Alla luce di queste premesse, quindi, si può passare all’analisi della normativa che, soprattutto negli ultimi anni, ha richiamato il verde urbano, con l’auspicio finale di perimetrarne in modo più chiaro i confini e provare a tracciare alcune proposte concrete con cui valorizzarlo ulteriormente[12].

Prima di procedere, tuttavia, all’esame della nozione, è necessario soffermarsi sul carattere decisamente “frastagliato” del verde urbano.

Il carattere “frastagliato” non si manifesta solo e soltanto in relazione al suo significato, ma anche per la sovrapposizione tra competenze distinte, atteso che, come pure notato in dottrina, «il legislatore statale e quelli regionali non considerano la funzione di acquisizione e gestione del verde pubblico in modo unitario», con la conseguenza che esso ricade in differenti materie[13].

Inoltre, occorre tener conto della stretta correlazione esistente tra verde urbano e processi di rigenerazione urbana, dal momento che frequentemente nei relativi atti regolatori si ravvisa la presenza dell’elemento del verde, considerato essenziale nei procedimenti di riqualificazione urbana[14].

Il verde urbano nei recenti interventi normativi nazionali

Il d.i. n. 1444/1968 ha per decenni suggellato nell’ordinamento interno una concezione quantitativa del verde urbano a livello statale e solo a partire dagli anni Novanta si possono scorgere prime forme embrionali di una nuova sensibilità qualitativa-prestazionale[15].

In specie, con la l. 29 gennaio 1992, n. 113 è stato ampliato il concetto di verde urbano, includendo al suo interno oltre alle aree da preservare dall’edificazione anche il patrimonio arboreo piantato per ogni nuovo neonato e minore residente nel territorio comunale[16].

Il vero punto di svolta, tuttavia, è stato rappresentato dalla promulgazione della l. n. 10/2013, la quale si è posta in un solco del tutto diverso, in cui il verde è divenuto una componente imprescindibile del tessuto urbano, in grado di rispondere a bisogni ed istanze della collettività, e non solo un parametro quantitativo da rispettare nell’edificazione del territorio.

Record di dati:
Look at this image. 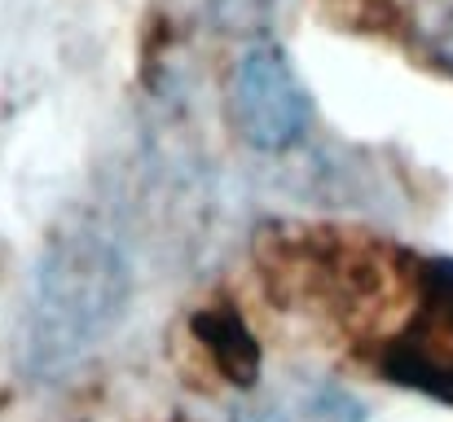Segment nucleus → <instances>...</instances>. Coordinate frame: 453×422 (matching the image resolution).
Wrapping results in <instances>:
<instances>
[{"label":"nucleus","instance_id":"1","mask_svg":"<svg viewBox=\"0 0 453 422\" xmlns=\"http://www.w3.org/2000/svg\"><path fill=\"white\" fill-rule=\"evenodd\" d=\"M137 286V265L124 229L102 216H75L62 225L27 290L22 357L35 379H62L93 357L124 321Z\"/></svg>","mask_w":453,"mask_h":422},{"label":"nucleus","instance_id":"3","mask_svg":"<svg viewBox=\"0 0 453 422\" xmlns=\"http://www.w3.org/2000/svg\"><path fill=\"white\" fill-rule=\"evenodd\" d=\"M229 422H365V405L334 379L282 374L247 387V396L234 401Z\"/></svg>","mask_w":453,"mask_h":422},{"label":"nucleus","instance_id":"2","mask_svg":"<svg viewBox=\"0 0 453 422\" xmlns=\"http://www.w3.org/2000/svg\"><path fill=\"white\" fill-rule=\"evenodd\" d=\"M229 119L238 137L265 154H282L308 137L312 97L278 40H256L238 58L229 84Z\"/></svg>","mask_w":453,"mask_h":422},{"label":"nucleus","instance_id":"5","mask_svg":"<svg viewBox=\"0 0 453 422\" xmlns=\"http://www.w3.org/2000/svg\"><path fill=\"white\" fill-rule=\"evenodd\" d=\"M418 35L427 44V53L453 71V0H427L418 9Z\"/></svg>","mask_w":453,"mask_h":422},{"label":"nucleus","instance_id":"4","mask_svg":"<svg viewBox=\"0 0 453 422\" xmlns=\"http://www.w3.org/2000/svg\"><path fill=\"white\" fill-rule=\"evenodd\" d=\"M194 334L207 343V352L216 357V365L238 387H256L260 383V348H256V339H251V330L242 326L238 312L211 308V312L194 317Z\"/></svg>","mask_w":453,"mask_h":422}]
</instances>
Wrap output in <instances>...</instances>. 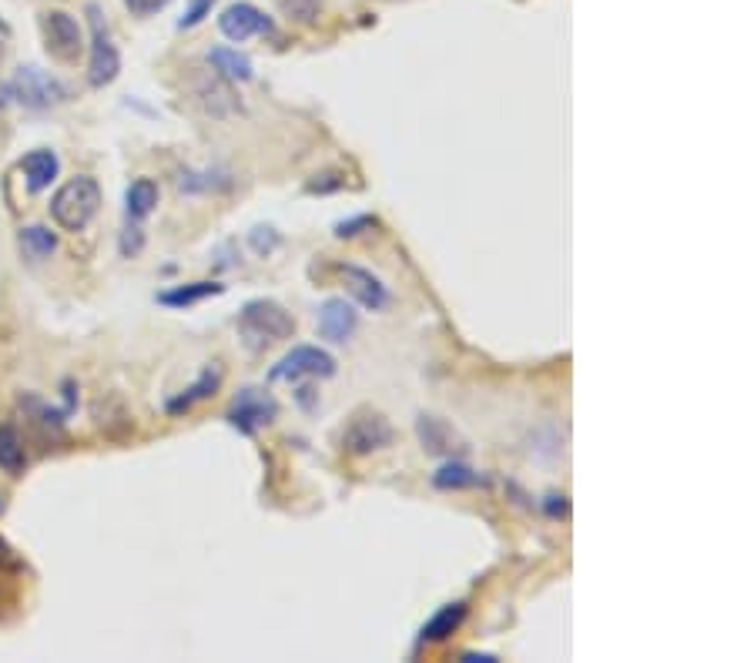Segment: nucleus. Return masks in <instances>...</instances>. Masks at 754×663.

Compito da svolgere:
Aggiorna il testo sul verde urbano da "Alla luce di" a "cui valorizzarlo ulteriormente[12].", mettendo "legislazione" al posto di "normativa". I record non servono.

Risposta:
Alla luce di queste premesse, quindi, si può passare all’analisi della legislazione che, soprattutto negli ultimi anni, ha richiamato il verde urbano, con l’auspicio finale di perimetrarne in modo più chiaro i confini e provare a tracciare alcune proposte concrete con cui valorizzarlo ulteriormente[12].